• **WHAT TO WORK ON**
Lines from the material below that hold the string "values" are what is needed; copy each of them.

'''

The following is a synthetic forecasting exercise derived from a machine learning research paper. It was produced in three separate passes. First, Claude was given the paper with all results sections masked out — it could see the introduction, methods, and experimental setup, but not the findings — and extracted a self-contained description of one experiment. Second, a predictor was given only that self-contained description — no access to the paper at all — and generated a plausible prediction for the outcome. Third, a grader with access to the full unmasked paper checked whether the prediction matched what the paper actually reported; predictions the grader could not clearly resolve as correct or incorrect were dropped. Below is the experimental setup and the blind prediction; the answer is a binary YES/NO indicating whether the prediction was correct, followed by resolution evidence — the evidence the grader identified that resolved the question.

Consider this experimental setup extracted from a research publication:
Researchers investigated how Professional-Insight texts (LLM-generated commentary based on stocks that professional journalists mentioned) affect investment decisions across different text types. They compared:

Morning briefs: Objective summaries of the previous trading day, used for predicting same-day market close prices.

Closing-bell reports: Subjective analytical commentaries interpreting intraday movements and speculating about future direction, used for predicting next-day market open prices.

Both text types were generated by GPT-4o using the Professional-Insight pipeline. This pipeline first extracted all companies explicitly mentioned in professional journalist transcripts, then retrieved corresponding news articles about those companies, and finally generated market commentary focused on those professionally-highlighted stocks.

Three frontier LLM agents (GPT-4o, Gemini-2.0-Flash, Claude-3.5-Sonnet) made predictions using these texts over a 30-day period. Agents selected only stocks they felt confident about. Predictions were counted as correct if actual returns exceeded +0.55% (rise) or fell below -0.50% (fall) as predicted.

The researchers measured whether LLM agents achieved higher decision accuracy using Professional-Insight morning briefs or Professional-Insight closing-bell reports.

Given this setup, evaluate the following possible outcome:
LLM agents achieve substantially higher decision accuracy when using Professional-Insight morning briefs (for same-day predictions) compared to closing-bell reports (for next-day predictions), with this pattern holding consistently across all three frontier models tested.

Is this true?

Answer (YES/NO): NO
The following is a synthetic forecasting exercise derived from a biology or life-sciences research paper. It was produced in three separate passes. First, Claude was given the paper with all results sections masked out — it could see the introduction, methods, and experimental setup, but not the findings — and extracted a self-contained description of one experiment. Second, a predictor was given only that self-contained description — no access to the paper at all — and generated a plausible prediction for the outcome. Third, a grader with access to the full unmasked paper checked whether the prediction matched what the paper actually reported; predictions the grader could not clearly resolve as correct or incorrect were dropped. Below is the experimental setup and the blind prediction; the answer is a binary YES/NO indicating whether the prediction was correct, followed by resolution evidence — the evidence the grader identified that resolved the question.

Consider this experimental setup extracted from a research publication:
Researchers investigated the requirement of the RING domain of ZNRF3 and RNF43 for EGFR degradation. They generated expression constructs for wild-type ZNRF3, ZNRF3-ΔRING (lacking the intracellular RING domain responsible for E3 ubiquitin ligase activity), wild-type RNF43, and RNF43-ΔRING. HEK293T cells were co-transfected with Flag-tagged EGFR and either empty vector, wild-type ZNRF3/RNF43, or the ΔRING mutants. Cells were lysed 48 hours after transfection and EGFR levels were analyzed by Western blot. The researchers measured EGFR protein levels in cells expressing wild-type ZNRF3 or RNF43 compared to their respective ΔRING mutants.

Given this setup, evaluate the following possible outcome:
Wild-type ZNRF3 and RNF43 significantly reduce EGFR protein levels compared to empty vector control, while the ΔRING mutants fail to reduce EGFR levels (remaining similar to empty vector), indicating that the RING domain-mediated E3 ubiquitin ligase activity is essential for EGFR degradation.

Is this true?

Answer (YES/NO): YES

'''
'''

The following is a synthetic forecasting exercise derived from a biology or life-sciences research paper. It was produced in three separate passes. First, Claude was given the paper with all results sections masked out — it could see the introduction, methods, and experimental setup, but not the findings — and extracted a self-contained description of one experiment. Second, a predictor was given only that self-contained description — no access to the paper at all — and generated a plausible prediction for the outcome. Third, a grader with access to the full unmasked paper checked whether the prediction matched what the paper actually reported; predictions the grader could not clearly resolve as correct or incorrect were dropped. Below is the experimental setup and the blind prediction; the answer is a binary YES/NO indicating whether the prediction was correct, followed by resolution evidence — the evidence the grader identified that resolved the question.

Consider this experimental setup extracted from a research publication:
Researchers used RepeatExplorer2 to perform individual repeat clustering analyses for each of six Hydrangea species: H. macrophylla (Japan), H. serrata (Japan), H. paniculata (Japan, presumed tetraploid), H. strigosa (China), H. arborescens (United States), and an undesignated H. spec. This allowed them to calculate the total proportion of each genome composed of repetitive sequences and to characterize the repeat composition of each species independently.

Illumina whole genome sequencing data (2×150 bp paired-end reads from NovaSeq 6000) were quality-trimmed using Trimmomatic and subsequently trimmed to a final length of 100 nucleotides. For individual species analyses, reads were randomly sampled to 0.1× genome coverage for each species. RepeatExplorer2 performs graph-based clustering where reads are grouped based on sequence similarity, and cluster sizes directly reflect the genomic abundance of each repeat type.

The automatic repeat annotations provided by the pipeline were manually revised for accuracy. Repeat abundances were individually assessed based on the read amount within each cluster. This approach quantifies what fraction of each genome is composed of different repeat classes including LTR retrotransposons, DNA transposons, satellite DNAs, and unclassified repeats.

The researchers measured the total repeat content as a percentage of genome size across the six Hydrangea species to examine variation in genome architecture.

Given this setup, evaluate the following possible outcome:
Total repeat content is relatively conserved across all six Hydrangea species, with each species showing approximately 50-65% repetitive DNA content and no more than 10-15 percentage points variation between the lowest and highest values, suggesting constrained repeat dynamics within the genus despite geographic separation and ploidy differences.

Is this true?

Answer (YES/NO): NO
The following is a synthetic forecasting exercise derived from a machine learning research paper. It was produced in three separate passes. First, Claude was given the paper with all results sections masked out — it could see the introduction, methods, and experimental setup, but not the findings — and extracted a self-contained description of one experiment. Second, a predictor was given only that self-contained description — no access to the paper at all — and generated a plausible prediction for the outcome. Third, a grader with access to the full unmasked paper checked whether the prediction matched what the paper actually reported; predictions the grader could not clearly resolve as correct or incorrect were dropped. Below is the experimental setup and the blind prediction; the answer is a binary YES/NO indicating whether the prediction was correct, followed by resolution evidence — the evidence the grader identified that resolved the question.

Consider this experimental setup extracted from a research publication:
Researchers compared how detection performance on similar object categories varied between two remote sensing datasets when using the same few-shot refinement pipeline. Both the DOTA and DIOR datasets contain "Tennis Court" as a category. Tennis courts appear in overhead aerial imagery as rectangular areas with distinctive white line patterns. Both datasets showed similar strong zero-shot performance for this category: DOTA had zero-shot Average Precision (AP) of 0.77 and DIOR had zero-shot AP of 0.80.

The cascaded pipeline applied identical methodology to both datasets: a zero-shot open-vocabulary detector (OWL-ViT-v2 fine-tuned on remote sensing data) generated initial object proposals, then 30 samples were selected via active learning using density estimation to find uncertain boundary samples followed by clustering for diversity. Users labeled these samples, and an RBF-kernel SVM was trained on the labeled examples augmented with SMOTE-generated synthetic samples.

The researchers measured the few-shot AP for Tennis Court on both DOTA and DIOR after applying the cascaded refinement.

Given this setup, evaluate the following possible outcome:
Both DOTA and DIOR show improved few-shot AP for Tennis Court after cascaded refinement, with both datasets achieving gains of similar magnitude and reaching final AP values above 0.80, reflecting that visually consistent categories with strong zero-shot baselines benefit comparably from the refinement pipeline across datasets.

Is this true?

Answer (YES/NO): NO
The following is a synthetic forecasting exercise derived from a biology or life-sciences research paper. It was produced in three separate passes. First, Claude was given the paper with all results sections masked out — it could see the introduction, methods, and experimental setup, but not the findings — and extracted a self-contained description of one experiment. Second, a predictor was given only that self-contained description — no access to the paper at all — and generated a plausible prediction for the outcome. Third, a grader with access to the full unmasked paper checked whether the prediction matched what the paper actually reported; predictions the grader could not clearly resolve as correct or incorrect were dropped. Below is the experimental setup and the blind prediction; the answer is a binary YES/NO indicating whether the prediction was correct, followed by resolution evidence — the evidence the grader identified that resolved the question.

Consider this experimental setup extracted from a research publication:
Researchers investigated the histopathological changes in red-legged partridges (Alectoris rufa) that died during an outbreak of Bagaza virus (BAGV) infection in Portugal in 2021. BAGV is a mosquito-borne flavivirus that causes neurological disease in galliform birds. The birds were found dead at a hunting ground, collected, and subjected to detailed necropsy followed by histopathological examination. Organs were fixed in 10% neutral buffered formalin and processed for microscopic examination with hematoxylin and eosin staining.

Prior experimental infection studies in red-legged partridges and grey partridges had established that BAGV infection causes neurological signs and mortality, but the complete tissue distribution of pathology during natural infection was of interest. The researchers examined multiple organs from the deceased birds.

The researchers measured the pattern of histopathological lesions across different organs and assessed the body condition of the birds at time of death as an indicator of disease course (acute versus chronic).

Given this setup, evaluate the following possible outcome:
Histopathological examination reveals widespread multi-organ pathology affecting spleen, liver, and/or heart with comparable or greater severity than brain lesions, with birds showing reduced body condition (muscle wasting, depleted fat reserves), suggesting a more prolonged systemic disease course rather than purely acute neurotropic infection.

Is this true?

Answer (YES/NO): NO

'''

• **EXPECTED OUTPUT**
Total repeat content is relatively conserved across all six Hydrangea species, with each species showing approximately 50-65% repetitive DNA content and no more than 10-15 percentage points variation between the lowest and highest values, suggesting constrained repeat dynamics within the genus despite geographic separation and ploidy differences.
Both DOTA and DIOR show improved few-shot AP for Tennis Court after cascaded refinement, with both datasets achieving gains of similar magnitude and reaching final AP values above 0.80, reflecting that visually consistent categories with strong zero-shot baselines benefit comparably from the refinement pipeline across datasets.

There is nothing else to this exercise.